The last thing an organizer ever wants is to be tied up in court and arbitration is not much better, but in this case, we are so desperate for leverage and any tools that might work, it is great to have a way to force employers, even in union settings, to deal with group grievances and arbitrations and enlist some of the few remaining labor side lawyers struggling to make a living to stand up tall and represent us.  Too often even the best lawyers have looked at these arbitration bars and advised us to walk away because the time, trouble, and money to pierce them, no matter how righteous the issue, would have made the whole matter marginal.

Given the rising numbers of workers in temporary and informal settings that are home based and often find no compensation for overtime hours, transportation and other issues, I can hardly wait for more weapons in this war!


Celebrating Wage Increases and Asking Santa for More in the Future

            New Orleans               ACORN was a great organization and some of the gifts from its membership to their neighbors and co-workers keep on giving, despite the fact that the organization shut its doors 13 months ago in the United States.

No better example can be found in the automatic increases in a number of state minimum wage programs that are triggered by automatic inflation escalators at the beginning of each year.  The New York Times noted that this was coming in another week in eight states:  Arizona, Colorado, Florida, Montana, Ohio, Oregon, Vermont and Washington.  In the largest of these states Ohio and Florida, ACORN was the driving force in organizing the ballot initiatives that won the change.  ACORN members did the same in Arizona and Colorado.  Of the more than 1.4 million workers that will directly or indirectly receive wage increases, probably more than 1 million of these come from the ACORN initiatives.

The National Employment Law Project (a great outfit!) estimated the increases would range between $0.28 and $0.37 per hour which for a full-time worker (if there are any still out there?) would mean a boost from $582 to $770 per year.  Let’s low ball it and say that the increases for the ACORN-million will only be $400 per year.  This is simple math but that adds up to $400,000,000 in additional wages that lower wage workers would get from ACORN’s work this year alone.  But, let’s not quibble, whether it’s a quarter of a billion dollars or half a billion, it’s a whole lot of money that employers (not the government!) will pay hard working, lower wage workers in one of the few ongoing programs increasing citizen wealth for the 99%.

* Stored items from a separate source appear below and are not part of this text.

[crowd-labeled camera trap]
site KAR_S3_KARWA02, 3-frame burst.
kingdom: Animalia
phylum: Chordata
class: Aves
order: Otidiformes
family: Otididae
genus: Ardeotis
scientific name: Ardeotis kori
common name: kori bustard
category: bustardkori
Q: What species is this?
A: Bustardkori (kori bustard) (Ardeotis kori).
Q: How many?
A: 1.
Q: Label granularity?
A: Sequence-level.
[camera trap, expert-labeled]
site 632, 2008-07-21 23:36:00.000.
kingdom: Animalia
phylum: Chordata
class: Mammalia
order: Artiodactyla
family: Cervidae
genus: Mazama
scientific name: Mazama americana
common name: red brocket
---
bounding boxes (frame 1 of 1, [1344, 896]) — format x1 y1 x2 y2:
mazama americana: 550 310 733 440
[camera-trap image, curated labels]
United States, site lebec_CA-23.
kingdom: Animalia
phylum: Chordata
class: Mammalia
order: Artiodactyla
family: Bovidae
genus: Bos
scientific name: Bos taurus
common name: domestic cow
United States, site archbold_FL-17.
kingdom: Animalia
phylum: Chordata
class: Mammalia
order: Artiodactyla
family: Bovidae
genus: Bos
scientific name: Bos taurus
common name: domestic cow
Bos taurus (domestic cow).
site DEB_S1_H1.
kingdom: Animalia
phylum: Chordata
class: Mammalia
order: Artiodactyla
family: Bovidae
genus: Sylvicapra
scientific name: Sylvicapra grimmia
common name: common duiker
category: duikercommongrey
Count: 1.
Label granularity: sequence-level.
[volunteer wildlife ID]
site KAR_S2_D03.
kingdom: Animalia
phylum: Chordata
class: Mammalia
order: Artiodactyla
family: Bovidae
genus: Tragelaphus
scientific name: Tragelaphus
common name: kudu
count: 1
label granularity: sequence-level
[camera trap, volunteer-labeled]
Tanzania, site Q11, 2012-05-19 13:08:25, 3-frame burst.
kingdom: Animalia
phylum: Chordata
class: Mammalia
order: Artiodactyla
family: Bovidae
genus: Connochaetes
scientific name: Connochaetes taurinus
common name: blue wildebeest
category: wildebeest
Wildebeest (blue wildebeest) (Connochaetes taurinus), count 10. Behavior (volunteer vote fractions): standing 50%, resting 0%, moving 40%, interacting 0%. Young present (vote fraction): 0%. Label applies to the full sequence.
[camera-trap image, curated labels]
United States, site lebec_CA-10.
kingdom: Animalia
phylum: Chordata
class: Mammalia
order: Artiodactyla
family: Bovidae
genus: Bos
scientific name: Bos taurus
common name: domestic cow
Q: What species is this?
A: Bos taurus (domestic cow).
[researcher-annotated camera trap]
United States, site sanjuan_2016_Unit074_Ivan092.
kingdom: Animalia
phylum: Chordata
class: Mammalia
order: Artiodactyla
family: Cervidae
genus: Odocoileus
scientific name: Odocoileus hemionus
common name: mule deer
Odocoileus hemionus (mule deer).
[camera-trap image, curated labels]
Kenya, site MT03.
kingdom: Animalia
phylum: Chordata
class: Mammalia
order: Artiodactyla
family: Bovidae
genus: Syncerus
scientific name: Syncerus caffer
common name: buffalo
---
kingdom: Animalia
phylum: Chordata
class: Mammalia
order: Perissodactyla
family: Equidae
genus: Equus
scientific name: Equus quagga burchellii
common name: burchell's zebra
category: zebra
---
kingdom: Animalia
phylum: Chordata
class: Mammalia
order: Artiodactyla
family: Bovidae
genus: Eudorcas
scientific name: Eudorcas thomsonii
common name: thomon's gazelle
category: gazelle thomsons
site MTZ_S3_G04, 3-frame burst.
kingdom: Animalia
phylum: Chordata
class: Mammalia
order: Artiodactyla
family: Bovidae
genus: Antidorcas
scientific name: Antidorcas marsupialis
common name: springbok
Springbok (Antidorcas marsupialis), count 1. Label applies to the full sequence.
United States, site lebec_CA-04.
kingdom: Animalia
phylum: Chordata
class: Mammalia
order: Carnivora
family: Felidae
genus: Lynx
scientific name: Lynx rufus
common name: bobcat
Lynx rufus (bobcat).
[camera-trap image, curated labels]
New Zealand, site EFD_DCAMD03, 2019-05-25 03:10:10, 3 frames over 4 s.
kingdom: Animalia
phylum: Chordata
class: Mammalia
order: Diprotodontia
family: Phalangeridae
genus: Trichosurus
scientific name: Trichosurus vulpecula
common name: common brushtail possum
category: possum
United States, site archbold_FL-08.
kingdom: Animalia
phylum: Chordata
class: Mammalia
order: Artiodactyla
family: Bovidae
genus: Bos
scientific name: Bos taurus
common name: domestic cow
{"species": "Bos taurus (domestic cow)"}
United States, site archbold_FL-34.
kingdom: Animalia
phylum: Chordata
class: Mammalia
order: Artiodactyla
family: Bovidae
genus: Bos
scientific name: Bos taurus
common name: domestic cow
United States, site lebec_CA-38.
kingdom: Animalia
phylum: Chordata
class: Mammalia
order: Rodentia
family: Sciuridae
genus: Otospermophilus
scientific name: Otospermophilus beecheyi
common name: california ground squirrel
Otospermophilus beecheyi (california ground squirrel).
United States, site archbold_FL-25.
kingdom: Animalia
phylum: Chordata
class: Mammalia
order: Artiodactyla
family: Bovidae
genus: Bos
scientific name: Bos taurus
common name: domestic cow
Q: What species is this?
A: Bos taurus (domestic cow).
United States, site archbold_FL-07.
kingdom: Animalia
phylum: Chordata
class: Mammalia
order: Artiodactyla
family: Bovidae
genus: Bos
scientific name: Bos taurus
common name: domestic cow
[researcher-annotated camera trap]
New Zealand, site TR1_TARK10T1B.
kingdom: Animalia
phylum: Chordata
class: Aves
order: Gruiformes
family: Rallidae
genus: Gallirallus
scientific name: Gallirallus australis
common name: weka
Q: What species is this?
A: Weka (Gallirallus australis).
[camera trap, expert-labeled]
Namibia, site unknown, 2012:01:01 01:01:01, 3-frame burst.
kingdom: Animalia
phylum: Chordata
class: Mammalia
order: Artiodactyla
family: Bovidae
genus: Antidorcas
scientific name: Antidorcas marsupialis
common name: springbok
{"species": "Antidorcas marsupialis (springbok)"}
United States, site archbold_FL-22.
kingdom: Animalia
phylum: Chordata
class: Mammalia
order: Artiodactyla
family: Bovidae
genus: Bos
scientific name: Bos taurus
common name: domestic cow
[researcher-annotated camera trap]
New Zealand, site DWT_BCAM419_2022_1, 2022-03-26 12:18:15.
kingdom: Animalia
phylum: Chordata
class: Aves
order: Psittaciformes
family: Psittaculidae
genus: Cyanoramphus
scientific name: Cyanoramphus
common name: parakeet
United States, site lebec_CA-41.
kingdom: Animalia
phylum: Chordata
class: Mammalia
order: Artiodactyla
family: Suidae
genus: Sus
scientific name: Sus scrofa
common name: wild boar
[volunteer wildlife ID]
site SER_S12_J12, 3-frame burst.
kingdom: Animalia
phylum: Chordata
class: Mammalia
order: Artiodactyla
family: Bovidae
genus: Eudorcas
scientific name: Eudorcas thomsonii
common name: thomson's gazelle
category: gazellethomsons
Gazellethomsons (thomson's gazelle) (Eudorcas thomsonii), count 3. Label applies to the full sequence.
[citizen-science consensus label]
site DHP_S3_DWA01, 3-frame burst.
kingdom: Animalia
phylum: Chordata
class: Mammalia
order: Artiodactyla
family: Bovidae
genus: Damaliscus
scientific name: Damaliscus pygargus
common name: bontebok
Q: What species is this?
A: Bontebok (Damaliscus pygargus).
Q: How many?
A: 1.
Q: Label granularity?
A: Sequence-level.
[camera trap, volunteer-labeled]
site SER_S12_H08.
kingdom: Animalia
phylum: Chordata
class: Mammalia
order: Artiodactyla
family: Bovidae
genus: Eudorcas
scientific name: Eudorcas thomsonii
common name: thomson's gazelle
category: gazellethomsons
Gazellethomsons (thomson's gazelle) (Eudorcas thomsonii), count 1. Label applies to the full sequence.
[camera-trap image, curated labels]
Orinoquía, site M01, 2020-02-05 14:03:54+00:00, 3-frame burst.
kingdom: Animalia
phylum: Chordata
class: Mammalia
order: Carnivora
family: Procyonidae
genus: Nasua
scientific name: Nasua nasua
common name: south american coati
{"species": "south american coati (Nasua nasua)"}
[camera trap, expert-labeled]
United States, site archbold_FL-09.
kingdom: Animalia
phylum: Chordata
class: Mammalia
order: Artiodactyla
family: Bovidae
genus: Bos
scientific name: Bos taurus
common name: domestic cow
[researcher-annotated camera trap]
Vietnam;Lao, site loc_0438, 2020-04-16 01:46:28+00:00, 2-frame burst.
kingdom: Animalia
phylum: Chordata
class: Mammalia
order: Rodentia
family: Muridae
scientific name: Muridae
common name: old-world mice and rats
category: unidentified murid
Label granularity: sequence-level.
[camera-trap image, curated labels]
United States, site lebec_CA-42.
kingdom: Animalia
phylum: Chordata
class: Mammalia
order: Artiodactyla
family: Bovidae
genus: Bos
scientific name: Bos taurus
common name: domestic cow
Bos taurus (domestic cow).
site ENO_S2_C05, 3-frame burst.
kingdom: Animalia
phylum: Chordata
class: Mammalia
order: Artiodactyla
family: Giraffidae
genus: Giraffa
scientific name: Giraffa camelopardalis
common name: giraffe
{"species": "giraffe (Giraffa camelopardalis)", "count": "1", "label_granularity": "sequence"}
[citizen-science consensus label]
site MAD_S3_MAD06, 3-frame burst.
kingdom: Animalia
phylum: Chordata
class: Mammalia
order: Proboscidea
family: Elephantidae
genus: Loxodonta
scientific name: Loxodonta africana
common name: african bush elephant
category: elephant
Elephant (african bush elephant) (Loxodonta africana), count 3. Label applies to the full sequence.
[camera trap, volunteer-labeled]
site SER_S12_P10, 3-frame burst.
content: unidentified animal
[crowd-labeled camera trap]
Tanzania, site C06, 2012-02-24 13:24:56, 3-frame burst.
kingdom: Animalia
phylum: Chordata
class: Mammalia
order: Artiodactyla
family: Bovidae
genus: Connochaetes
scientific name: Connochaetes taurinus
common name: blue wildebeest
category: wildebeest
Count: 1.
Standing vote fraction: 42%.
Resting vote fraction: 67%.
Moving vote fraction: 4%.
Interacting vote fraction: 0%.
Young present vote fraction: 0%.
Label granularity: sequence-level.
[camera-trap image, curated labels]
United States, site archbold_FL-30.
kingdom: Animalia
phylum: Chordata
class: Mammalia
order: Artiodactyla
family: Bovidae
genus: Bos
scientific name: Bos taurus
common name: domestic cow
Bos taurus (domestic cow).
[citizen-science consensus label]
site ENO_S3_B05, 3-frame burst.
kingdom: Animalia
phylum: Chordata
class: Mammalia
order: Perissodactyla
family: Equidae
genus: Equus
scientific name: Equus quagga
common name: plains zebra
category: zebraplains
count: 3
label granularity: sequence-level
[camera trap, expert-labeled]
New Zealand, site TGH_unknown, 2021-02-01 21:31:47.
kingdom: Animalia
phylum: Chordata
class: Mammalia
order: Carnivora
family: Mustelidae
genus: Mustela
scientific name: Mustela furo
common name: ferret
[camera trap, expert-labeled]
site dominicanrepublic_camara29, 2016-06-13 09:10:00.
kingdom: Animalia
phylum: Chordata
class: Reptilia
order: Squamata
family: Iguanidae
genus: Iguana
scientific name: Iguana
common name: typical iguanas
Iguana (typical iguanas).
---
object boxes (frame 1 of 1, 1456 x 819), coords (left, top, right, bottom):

NELP told the Times that labor was planning on doing this again in some other states in 2012.  That’s welcome news that I had not heard, and, truthfully, I don’t want to Grinch it, but I’m almost doubtful that it’s true.  These are big efforts and much needed, but they take deep commitments, huge organization, and not insubstantial resources.  Without ACORN around to put some of these pieces together, organizers may find this is an even more difficult task this time around.  Furthermore, employers in a weak economy will be crying “foul!” every chance they get and high unemployment may confuse some workers who otherwise might go to the polls to “vote themselves a raise” as the employers used to argue in our campaigns.   Add to that the strenuous efforts of the Republicans to restrict access to the voting booth with new identification procedures and other voter suppression methods that ACORN used to fight, but few others have stepped up to stop, and the road could be tough.

Speaking for lower wage workers, such efforts in many other states would be a Christmas present that would keep on giving just has it has in these states!